You who hears the monkey cry…
From “Journal of Bleached Bones in a Field” – Matsuo Basho left Edo with man named Chiri as a companion and aide, on a trip in the eighth month of 1684. He had barely begun his journey, when, crossing the Fuji River, he heard the wail of a small child.
“I was walking along the Fuji River when I saw an abandoned child (捨子, sutego, foundling), barely two, pitifully weeping. Had his parents been unable to endure this floating world, wave-tossed as these rapids, and so left him here to wait out a life, brief as the dew? He seemed like a bush clover in autumn’s wind (秋の風, aki no kase, autumn wind)that might scatter in the evening or wither in the morning.

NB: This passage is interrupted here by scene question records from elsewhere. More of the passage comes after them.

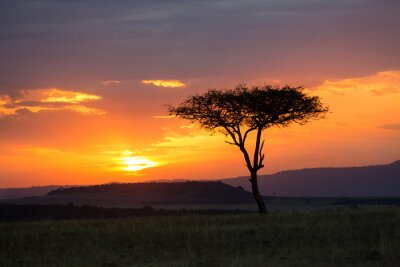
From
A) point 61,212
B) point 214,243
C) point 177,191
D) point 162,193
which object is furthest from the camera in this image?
point 177,191

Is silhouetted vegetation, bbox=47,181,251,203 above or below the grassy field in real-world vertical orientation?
above

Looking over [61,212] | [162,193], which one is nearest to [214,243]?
[61,212]

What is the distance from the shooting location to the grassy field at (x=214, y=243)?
23375mm

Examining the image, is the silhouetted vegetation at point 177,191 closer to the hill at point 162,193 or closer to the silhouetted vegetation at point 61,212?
the hill at point 162,193

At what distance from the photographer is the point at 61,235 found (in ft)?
109

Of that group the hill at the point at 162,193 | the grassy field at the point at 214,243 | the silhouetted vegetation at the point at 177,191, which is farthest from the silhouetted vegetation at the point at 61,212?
the silhouetted vegetation at the point at 177,191

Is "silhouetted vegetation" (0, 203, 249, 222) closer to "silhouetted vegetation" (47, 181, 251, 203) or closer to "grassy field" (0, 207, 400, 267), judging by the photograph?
"grassy field" (0, 207, 400, 267)

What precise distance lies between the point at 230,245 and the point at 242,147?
23.8 meters

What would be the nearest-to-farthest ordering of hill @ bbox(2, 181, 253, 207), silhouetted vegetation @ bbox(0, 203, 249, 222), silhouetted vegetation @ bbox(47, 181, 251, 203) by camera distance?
1. silhouetted vegetation @ bbox(0, 203, 249, 222)
2. hill @ bbox(2, 181, 253, 207)
3. silhouetted vegetation @ bbox(47, 181, 251, 203)

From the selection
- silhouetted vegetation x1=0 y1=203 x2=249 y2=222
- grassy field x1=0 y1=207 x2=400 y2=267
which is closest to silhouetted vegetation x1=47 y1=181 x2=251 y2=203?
silhouetted vegetation x1=0 y1=203 x2=249 y2=222

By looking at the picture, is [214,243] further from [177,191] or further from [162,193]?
[177,191]

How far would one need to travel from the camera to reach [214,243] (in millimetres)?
28297

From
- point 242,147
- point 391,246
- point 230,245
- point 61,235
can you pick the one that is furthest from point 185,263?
point 242,147

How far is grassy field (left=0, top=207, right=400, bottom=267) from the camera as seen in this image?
76.7ft
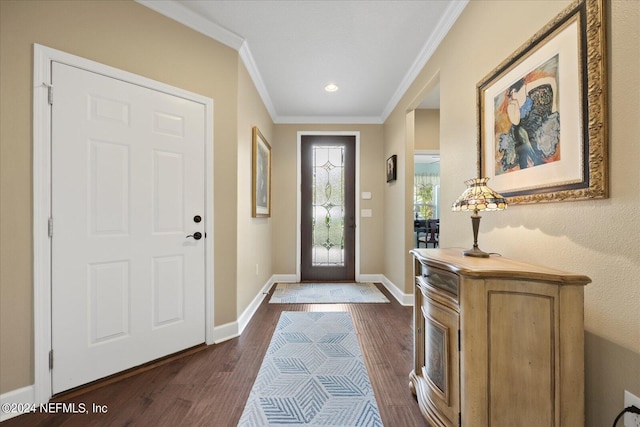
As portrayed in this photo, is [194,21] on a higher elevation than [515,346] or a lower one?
higher

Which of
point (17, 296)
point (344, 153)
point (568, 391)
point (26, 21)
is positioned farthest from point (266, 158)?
point (568, 391)

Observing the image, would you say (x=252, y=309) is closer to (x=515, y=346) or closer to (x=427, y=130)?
(x=515, y=346)

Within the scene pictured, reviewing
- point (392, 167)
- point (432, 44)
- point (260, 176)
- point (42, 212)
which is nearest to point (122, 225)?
point (42, 212)

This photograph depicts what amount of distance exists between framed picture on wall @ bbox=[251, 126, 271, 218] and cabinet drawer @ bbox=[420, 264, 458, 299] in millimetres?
2063

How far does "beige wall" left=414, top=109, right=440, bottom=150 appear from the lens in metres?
3.76

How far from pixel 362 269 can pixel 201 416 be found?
3.12 meters

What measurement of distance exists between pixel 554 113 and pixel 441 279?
87cm

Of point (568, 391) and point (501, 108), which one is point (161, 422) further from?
point (501, 108)

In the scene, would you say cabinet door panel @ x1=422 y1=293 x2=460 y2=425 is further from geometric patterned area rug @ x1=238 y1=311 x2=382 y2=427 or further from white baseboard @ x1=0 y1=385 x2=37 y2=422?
white baseboard @ x1=0 y1=385 x2=37 y2=422

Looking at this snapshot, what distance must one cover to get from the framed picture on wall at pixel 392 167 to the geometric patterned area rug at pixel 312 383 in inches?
81.2

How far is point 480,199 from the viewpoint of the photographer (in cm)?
129

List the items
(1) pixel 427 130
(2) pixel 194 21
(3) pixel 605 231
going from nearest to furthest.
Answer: (3) pixel 605 231, (2) pixel 194 21, (1) pixel 427 130

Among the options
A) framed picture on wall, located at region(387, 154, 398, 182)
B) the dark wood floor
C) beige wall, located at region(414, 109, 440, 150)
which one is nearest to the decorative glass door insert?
framed picture on wall, located at region(387, 154, 398, 182)

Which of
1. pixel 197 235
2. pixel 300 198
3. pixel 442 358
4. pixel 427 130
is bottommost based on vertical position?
pixel 442 358
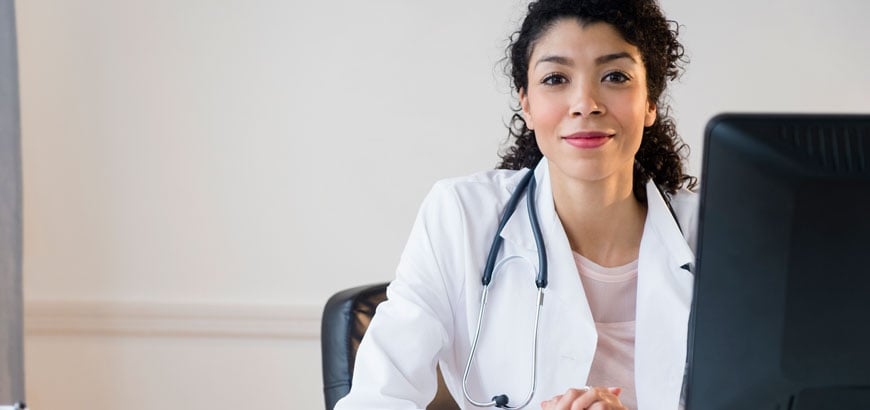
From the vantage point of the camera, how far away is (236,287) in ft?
7.93

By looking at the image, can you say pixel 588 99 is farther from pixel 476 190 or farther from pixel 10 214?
pixel 10 214

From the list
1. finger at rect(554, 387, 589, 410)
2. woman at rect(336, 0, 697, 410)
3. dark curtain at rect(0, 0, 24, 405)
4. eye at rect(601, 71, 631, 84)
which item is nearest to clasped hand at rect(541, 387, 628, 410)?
finger at rect(554, 387, 589, 410)

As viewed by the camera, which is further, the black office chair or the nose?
the black office chair

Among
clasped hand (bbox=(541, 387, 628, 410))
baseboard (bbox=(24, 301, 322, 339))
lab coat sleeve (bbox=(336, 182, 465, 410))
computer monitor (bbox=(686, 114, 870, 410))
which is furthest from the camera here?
baseboard (bbox=(24, 301, 322, 339))

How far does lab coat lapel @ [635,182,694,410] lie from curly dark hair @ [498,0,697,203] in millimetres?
161

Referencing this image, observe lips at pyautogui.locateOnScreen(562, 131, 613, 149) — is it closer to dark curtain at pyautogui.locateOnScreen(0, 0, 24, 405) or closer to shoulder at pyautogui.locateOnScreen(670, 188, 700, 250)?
shoulder at pyautogui.locateOnScreen(670, 188, 700, 250)

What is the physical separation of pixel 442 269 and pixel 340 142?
0.95 meters

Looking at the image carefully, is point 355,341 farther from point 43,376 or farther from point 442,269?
point 43,376

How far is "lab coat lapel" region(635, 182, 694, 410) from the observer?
139 centimetres

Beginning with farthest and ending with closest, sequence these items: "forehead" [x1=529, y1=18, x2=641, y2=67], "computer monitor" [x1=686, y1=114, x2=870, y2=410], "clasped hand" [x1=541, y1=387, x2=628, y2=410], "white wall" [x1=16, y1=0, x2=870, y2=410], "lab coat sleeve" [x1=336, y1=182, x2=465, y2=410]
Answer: "white wall" [x1=16, y1=0, x2=870, y2=410]
"forehead" [x1=529, y1=18, x2=641, y2=67]
"lab coat sleeve" [x1=336, y1=182, x2=465, y2=410]
"clasped hand" [x1=541, y1=387, x2=628, y2=410]
"computer monitor" [x1=686, y1=114, x2=870, y2=410]

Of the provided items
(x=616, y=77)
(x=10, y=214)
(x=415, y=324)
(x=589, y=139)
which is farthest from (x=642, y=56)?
(x=10, y=214)

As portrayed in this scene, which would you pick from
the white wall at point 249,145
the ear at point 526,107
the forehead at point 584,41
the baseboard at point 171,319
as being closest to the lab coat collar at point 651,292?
the ear at point 526,107

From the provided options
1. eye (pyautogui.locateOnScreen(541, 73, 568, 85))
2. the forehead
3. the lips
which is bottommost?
the lips

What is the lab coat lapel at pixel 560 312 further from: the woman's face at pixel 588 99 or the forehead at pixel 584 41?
the forehead at pixel 584 41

I tossed him some food from my sleeve and said in passing:
Hearing the monkey’s howl,
Or an abandoned child’s crying in the autumn wind
– Which is worse?
You, who listens to the monkey’s cry,
What of the abandoned child
Weeping in the Autumn Wind?
Basho consoles himself we these words:
Why did this happen? Were you hated by your father, neglected by your mother? Your father did not hate you, your mother did not neglect you. This simply is from heaven, and you can only grieve over your fate.
Not a flattering picture.
To me, Basho comes across as uncaring, but what is a poet to do? Especially one who follows the tenets of Buddhism. But then, did not Buddha say, “However many holy words you read or speak, what good do they do if you do not act on upon them?” (A paraphrase of verses 19 and 20 from the Dhammapada.)